*Exercise instructions*
**a)** Using the interview on pinhole photography, decide whether each statement agrees with it. Answer yes or no for each and quote the words that decide it.
(i) When the film is developed and printed, the movement around one place appears as a single panoramic image.
(ii) Murray says the viewer has one fixed place from which to view the picture.
(iii) Murray says the viewer is seeing three adjacent landscapes side by side.
**b)** Answer these questions from the interview on pinhole photography:
(i) What does the image from one pinhole overlap?
(ii) How does the eye move across the photograph?
(iii) How many stories came up when Murray talked with a sister about the grandfather's death?

Murray: Yes, and when the film is developed and printed, the action of going around in one place is rendered in a single panoramic image. That’s how the photograph appears as a usual landscape picture. But, when you look closely at the picture, you can see that the image from one pinhole overlaps the image of the pinhole beside it.
As you see an image or a location from different points of view, the images begin to overlap. The observer senses a filming quality of some sort, why is that?
Murray: The overlapping produces images that just don’t quite make sense to your eye. In fact, you are seeing four adjacent landscapes side by side. The consequence of this is that the viewer has no single place to view the picture from. There are four places to view the photograph from and consequently your eye moves from one centre to the next, leaving the viewer with no place to rest.
Let’s talk about ‘dispersion’, one topic of your creative work. When you talked to your sister about the death of your Grandfather, you came across 2 different stories. How did this discrepancy between ideas of a family experience affect your artistic work?

*Supplied data*

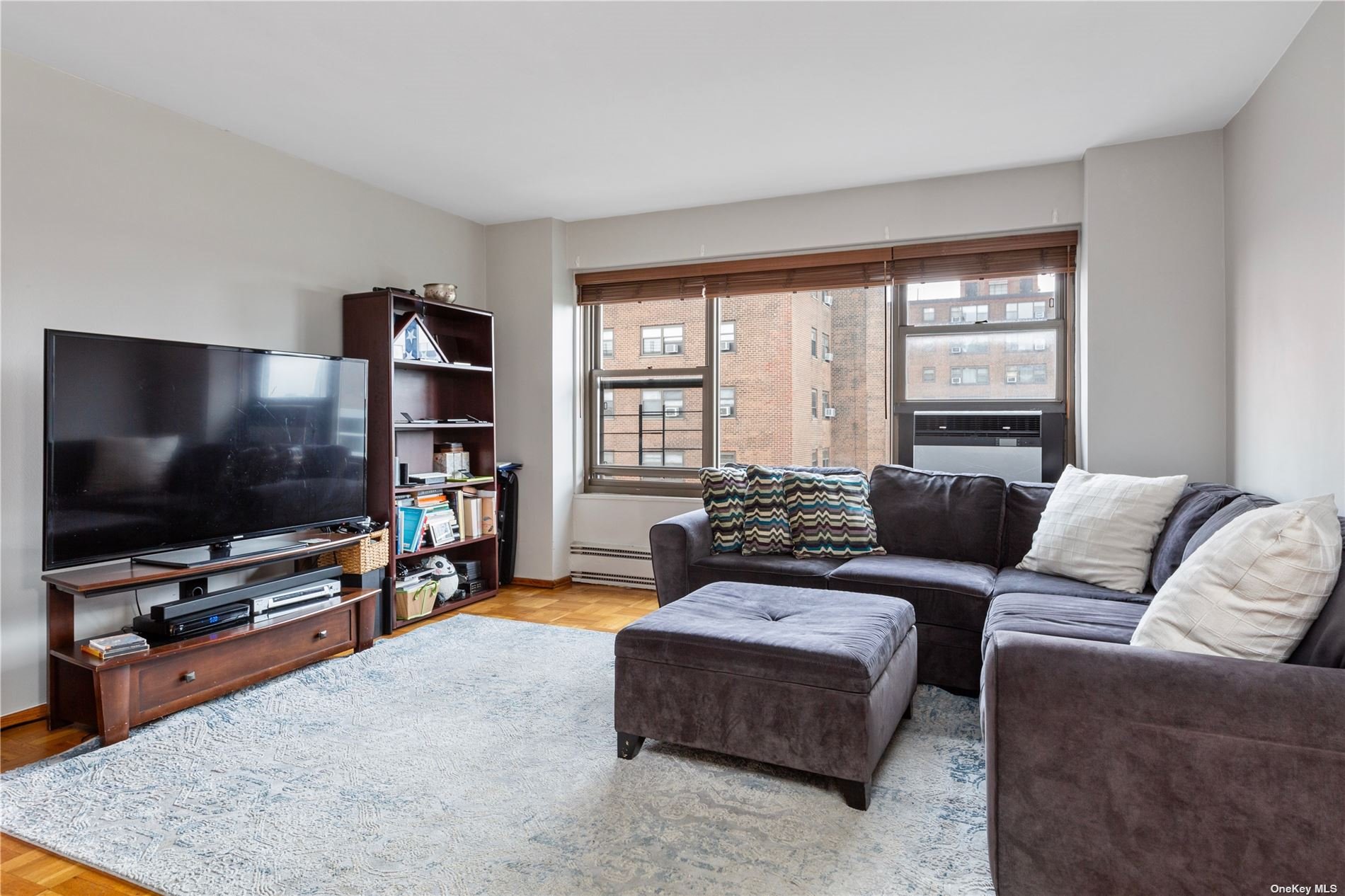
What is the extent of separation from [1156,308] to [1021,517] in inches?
49.3

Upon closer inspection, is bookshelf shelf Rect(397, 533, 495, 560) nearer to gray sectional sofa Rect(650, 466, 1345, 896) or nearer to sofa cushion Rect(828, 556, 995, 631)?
sofa cushion Rect(828, 556, 995, 631)

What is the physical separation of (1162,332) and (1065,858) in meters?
2.92

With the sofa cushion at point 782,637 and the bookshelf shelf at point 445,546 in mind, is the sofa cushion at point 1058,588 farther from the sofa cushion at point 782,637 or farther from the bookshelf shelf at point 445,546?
the bookshelf shelf at point 445,546

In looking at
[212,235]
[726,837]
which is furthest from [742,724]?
[212,235]

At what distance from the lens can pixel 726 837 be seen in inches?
76.3

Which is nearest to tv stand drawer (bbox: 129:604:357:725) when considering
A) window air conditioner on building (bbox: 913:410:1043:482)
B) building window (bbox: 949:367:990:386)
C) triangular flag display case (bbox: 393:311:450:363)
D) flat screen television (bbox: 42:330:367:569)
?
flat screen television (bbox: 42:330:367:569)

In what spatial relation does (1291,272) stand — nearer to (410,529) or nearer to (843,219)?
(843,219)

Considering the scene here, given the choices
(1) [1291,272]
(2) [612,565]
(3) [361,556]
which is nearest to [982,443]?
(1) [1291,272]

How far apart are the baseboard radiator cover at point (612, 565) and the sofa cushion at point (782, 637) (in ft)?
7.40

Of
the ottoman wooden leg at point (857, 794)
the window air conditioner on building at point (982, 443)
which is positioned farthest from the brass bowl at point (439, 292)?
the ottoman wooden leg at point (857, 794)

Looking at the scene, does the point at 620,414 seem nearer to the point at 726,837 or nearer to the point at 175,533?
the point at 175,533

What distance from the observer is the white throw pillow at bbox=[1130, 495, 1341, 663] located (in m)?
1.55

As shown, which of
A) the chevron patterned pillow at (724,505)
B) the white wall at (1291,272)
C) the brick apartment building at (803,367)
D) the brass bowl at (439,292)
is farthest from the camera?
the brass bowl at (439,292)

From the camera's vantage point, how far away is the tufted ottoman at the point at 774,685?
209cm
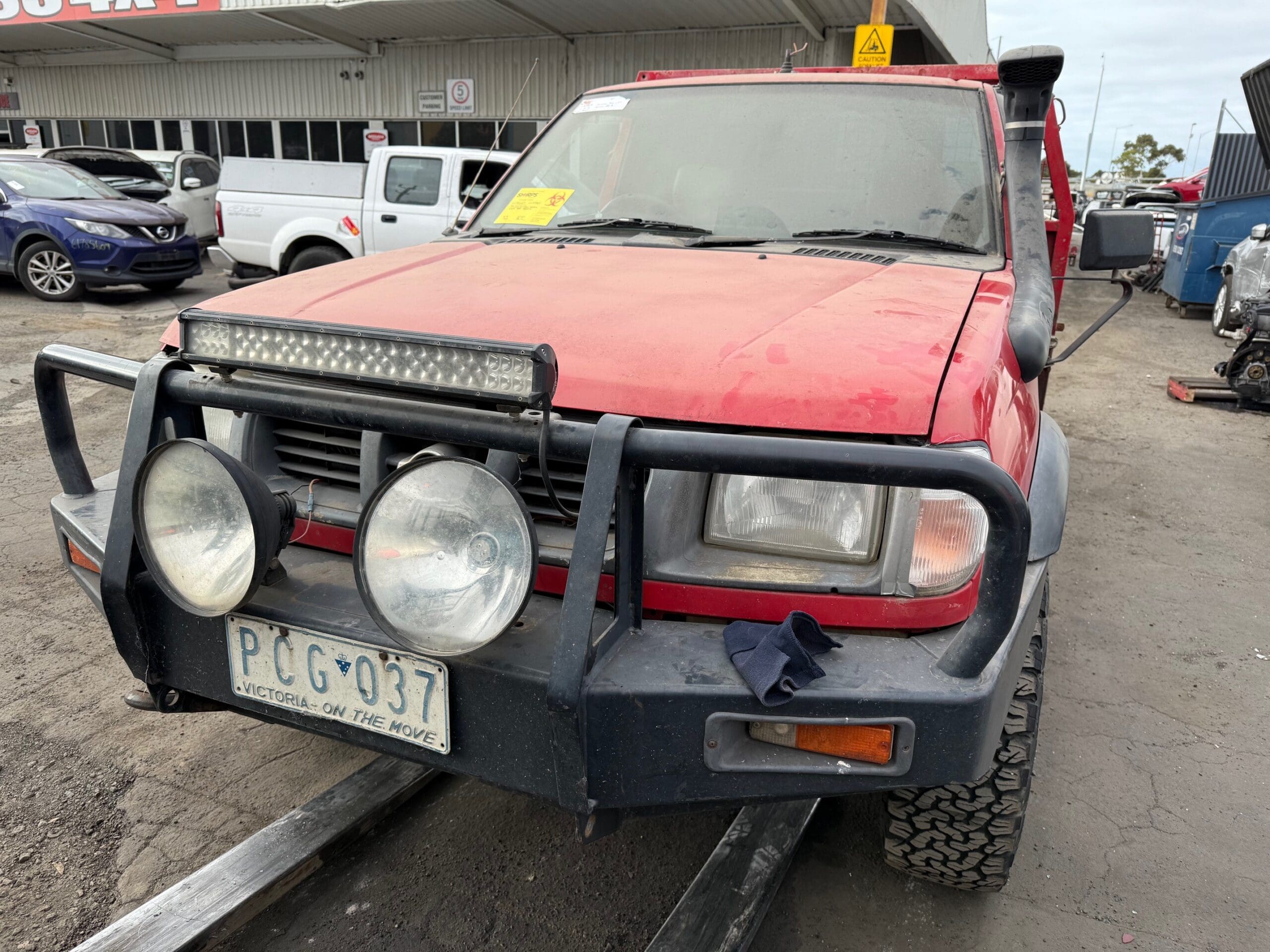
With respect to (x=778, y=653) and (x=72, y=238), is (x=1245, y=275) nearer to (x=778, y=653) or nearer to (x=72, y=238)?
(x=778, y=653)

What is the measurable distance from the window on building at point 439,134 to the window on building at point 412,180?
28.3 ft

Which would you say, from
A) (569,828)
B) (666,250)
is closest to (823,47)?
(666,250)

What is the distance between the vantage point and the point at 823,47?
14609 millimetres

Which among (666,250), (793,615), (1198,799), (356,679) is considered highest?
(666,250)

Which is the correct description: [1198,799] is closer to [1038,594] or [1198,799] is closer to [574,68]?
[1038,594]

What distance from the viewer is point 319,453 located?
210 centimetres

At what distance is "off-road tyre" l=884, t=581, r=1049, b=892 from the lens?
1.95m

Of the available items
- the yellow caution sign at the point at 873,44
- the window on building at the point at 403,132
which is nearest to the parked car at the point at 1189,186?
the yellow caution sign at the point at 873,44

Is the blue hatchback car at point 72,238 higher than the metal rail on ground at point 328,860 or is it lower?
higher

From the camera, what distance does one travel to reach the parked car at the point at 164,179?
13211 millimetres

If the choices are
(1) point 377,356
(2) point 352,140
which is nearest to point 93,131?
(2) point 352,140

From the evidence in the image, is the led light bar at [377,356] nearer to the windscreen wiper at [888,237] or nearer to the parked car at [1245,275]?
the windscreen wiper at [888,237]

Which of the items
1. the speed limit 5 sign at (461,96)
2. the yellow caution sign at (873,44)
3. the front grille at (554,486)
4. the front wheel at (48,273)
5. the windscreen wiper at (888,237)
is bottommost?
the front wheel at (48,273)

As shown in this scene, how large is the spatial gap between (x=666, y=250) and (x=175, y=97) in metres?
22.5
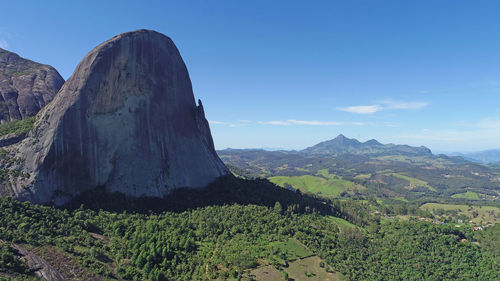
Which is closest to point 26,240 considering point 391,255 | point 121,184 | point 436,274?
point 121,184

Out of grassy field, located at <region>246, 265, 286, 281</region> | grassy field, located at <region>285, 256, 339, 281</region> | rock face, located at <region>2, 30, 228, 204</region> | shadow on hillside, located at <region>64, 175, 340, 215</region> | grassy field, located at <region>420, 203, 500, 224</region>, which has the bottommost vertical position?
grassy field, located at <region>420, 203, 500, 224</region>

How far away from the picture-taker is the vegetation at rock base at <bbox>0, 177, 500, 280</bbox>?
3775 cm

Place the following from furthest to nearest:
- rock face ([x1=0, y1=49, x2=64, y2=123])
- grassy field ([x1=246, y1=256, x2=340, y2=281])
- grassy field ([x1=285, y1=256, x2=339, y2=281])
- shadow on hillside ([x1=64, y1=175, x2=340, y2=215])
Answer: rock face ([x1=0, y1=49, x2=64, y2=123]) < shadow on hillside ([x1=64, y1=175, x2=340, y2=215]) < grassy field ([x1=285, y1=256, x2=339, y2=281]) < grassy field ([x1=246, y1=256, x2=340, y2=281])

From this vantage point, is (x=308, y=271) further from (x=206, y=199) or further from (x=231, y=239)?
(x=206, y=199)

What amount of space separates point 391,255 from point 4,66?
138113 mm

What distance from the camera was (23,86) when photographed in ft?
256

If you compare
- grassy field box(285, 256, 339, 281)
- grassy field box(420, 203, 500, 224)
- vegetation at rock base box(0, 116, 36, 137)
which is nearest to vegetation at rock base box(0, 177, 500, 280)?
grassy field box(285, 256, 339, 281)

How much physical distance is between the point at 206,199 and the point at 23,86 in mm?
71099

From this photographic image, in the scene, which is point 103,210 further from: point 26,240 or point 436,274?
point 436,274

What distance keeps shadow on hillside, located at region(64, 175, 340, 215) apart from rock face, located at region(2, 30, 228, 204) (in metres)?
1.84

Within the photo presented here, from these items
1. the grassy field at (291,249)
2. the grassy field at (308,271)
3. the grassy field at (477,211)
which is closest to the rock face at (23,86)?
the grassy field at (291,249)

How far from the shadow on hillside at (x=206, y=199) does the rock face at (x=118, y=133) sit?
184cm

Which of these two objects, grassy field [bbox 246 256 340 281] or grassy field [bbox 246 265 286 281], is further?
grassy field [bbox 246 256 340 281]

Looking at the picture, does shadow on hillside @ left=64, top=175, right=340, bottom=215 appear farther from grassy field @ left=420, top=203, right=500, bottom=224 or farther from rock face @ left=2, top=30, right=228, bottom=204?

*Results*
**a)**
(i) Yes: "the action of going around in one place is rendered in a single panoramic image."
(ii) No: "the viewer has no single place to view the picture from."
(iii) No: "you are seeing four adjacent landscapes side by side."

**b)**
(i) It overlaps the image of the pinhole beside it.
(ii) It moves from one centre to the next.
(iii) Two different stories.